---- Supplied passage

The late former doctor and missionary Helen Pearl Mackenzie received a posthumous honor from the Korean government for her contribution to helping Korean women and children during the Korean War and training obstetricians and gynecologists.
The Ministry of Health and Welfare gave the honorary award to Mackenzie and 211 others in celebration of Health Day on Friday at COEX in Seoul.
“There are many good-hearted people like Ms. Mae Hye-ran who had worked so hard to help people in need. We will find more good people and spread their unknown stories,” said a ministry official.
Helen Pearl Mackenzie
Mae Hye-ran is Mackenzie’s Korean name.
Mackenzie, a daughter of a Presbyterian missionary, was born in Busan in 1913.
She went to a foreign high school in Pyongyang and received her medical degree in obstetrics and gynecology at the University of Melbourne in 1938.
She later returned to Korea in 1952 when she was 38 during the Korean War and established Il Sin Women’s Hospital (now called Il Sin Christian Hospital) in Busan where she took care of women and babies suffering from the aftereffects of the war, and trained about 400 doctors in obstetrics and gynecology and 2,599 nurses in midwifery.
Mackenzie also paid extra attention to underprivileged mothers and babies and visited their homes every week.
Mackenzie has a record of 58,000 deliveries, 27,000 surgeries, 1,422,000 out-patient services and 99,000 in-patient services during her 24 years of work at the hospital.
She created the Mackenzie Foundation in 1974 from which interest of donations she collected from Australia went to the hospital. So far, about 128 million won ($113,000) has been collected for the foundation.
Mackenzie died in 2009 when she was 96. She has two sisters living in Australia.
At the award ceremony, In Myung-jin, chairman of Il Sin Christian Hospital received the award on behalf of the Mackenzie family.

--------

→ Work to complete:
Answer these questions using the article about Helen Pearl Mackenzie:
1. In what year and in which city was Mackenzie born?
2. How many nurses did Mackenzie train in midwifery?
3. Who accepted the award on behalf of the Mackenzie family?

---- Material shown

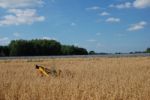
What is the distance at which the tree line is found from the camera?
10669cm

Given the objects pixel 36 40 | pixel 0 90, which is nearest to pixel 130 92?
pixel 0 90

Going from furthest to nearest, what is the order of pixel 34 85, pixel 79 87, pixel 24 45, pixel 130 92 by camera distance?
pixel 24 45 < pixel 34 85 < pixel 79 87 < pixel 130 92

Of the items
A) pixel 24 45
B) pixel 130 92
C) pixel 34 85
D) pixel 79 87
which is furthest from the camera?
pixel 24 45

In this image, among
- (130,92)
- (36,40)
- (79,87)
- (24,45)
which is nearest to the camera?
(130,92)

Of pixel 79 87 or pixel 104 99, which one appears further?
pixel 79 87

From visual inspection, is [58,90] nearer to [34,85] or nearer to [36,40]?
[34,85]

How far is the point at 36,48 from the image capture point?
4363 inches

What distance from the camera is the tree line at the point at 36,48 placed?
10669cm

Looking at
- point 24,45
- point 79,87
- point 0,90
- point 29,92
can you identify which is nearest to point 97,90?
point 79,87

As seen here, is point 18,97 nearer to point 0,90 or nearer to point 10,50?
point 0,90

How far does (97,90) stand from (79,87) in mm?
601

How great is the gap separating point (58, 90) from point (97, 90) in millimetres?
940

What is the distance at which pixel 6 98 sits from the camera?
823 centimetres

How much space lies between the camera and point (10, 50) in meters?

--------

→ Solution to the problem:
1. 1913, in Busan.
2. 2,599 nurses.
3. In Myung-jin, chairman of Il Sin Christian Hospital.